**About this exercise**
Show every row that contains the string "label", treating uppercase and lowercase letters as different.

[Stored data entries]
|---|

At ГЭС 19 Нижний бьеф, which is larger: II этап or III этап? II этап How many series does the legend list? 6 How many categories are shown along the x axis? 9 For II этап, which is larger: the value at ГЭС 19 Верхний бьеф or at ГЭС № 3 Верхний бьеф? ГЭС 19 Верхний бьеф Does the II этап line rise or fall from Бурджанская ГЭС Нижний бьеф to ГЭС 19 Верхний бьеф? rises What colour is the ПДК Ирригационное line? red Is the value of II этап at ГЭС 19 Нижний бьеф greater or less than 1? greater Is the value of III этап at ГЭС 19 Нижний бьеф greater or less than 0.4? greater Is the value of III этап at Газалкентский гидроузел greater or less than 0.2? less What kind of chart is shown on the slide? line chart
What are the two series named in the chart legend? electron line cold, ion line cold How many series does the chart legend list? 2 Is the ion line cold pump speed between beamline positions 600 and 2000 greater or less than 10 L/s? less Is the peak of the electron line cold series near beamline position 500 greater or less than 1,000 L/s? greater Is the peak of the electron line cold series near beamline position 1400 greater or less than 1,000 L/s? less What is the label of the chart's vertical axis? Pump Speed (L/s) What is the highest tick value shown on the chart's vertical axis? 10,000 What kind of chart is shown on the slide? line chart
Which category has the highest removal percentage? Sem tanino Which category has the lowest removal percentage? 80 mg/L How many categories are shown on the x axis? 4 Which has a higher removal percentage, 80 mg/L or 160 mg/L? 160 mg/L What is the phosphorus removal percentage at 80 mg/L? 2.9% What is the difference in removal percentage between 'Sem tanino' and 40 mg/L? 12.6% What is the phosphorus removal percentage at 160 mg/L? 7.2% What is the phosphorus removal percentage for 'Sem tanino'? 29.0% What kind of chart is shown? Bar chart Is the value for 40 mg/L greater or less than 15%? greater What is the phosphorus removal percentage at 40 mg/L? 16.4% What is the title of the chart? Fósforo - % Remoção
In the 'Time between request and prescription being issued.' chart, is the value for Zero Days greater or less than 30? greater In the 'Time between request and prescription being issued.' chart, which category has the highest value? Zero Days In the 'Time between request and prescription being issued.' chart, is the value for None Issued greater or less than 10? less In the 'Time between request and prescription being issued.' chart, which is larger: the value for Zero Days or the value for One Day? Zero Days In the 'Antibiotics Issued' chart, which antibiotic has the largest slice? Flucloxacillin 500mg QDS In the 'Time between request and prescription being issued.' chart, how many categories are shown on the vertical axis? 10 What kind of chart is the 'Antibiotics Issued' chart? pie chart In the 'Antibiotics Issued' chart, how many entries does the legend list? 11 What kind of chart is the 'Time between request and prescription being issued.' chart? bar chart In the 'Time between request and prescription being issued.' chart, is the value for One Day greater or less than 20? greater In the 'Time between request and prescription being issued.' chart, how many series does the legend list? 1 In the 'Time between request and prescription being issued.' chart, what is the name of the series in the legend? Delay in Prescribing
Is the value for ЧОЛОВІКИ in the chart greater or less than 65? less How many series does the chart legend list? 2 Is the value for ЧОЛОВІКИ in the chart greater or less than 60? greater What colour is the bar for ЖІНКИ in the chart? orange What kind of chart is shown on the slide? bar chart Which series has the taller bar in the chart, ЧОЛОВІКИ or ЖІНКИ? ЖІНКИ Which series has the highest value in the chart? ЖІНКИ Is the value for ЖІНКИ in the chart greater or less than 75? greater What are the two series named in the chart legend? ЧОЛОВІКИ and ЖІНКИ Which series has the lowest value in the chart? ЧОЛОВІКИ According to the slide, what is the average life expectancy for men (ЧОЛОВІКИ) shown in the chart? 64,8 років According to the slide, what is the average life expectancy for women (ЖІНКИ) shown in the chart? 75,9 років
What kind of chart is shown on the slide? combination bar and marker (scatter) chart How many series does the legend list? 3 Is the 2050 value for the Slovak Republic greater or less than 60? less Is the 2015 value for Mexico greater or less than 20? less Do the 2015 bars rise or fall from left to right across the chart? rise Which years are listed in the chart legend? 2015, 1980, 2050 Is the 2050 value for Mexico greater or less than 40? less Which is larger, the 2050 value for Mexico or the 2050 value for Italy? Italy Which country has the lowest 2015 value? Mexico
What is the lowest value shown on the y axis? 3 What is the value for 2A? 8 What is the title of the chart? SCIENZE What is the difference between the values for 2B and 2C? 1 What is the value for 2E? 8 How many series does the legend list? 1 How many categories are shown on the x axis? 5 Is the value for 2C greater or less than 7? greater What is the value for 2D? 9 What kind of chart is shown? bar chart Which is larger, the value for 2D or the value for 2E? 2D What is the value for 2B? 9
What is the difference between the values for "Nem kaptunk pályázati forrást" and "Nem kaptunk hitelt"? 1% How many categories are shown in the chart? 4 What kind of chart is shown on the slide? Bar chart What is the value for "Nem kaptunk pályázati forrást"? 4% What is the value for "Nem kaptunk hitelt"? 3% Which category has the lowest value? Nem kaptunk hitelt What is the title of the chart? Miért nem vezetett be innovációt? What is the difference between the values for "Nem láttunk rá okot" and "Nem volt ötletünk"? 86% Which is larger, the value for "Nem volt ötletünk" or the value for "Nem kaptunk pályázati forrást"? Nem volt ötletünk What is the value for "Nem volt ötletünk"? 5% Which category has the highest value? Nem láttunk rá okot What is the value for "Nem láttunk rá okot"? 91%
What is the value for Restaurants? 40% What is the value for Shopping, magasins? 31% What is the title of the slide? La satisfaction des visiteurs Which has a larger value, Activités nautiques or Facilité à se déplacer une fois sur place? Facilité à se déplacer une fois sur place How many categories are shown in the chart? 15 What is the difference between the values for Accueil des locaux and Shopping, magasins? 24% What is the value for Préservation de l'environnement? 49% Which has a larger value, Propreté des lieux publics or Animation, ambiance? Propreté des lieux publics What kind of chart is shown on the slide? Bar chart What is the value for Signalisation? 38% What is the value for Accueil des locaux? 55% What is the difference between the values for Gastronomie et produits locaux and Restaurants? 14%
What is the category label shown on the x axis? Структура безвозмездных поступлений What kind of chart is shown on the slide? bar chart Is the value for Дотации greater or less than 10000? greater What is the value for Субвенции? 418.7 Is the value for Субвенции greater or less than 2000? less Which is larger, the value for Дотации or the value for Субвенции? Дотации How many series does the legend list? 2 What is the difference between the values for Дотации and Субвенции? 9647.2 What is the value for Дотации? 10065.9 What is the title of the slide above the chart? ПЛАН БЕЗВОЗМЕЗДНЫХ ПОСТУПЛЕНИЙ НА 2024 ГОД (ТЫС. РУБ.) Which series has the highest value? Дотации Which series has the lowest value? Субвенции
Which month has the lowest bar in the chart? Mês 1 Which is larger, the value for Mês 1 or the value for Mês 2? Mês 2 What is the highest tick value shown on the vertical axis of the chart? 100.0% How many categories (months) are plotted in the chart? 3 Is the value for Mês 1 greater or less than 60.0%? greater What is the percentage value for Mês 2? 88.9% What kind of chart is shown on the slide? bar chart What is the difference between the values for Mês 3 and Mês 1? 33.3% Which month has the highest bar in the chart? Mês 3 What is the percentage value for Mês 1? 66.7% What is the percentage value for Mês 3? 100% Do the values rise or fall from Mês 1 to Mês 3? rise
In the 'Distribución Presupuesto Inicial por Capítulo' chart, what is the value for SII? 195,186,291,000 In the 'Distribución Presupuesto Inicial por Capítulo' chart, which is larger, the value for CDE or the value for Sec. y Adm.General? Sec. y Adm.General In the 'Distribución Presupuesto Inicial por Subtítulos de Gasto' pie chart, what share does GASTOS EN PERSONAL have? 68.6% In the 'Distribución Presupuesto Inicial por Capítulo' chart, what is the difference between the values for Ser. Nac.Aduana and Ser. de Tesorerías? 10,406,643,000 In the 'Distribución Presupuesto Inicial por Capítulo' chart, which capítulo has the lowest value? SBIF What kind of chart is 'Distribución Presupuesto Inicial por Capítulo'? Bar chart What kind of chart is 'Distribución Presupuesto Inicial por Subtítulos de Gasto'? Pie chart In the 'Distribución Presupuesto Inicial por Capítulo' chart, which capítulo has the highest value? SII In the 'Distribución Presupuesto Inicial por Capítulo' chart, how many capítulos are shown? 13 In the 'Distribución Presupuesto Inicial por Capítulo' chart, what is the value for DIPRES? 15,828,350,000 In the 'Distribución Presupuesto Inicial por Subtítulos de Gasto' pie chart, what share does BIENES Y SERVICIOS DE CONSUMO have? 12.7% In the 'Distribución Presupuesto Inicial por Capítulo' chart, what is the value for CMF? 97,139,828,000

|---|

**Result of this task**
What are the two series named in the chart legend? electron line cold, ion line cold How many series does the chart legend list? 2 Is the ion line cold pump speed between beamline positions 600 and 2000 greater or less than 10 L/s? less Is the peak of the electron line cold series near beamline position 500 greater or less than 1,000 L/s? greater Is the peak of the electron line cold series near beamline position 1400 greater or less than 1,000 L/s? less What is the label of the chart's vertical axis? Pump Speed (L/s) What is the highest tick value shown on the chart's vertical axis? 10,000 What kind of chart is shown on the slide? line chart
What is the category label shown on the x axis? Структура безвозмездных поступлений What kind of chart is shown on the slide? bar chart Is the value for Дотации greater or less than 10000? greater What is the value for Субвенции? 418.7 Is the value for Субвенции greater or less than 2000? less Which is larger, the value for Дотации or the value for Субвенции? Дотации How many series does the legend list? 2 What is the difference between the values for Дотации and Субвенции? 9647.2 What is the value for Дотации? 10065.9 What is the title of the slide above the chart? ПЛАН БЕЗВОЗМЕЗДНЫХ ПОСТУПЛЕНИЙ НА 2024 ГОД (ТЫС. РУБ.) Which series has the highest value? Дотации Which series has the lowest value? Субвенции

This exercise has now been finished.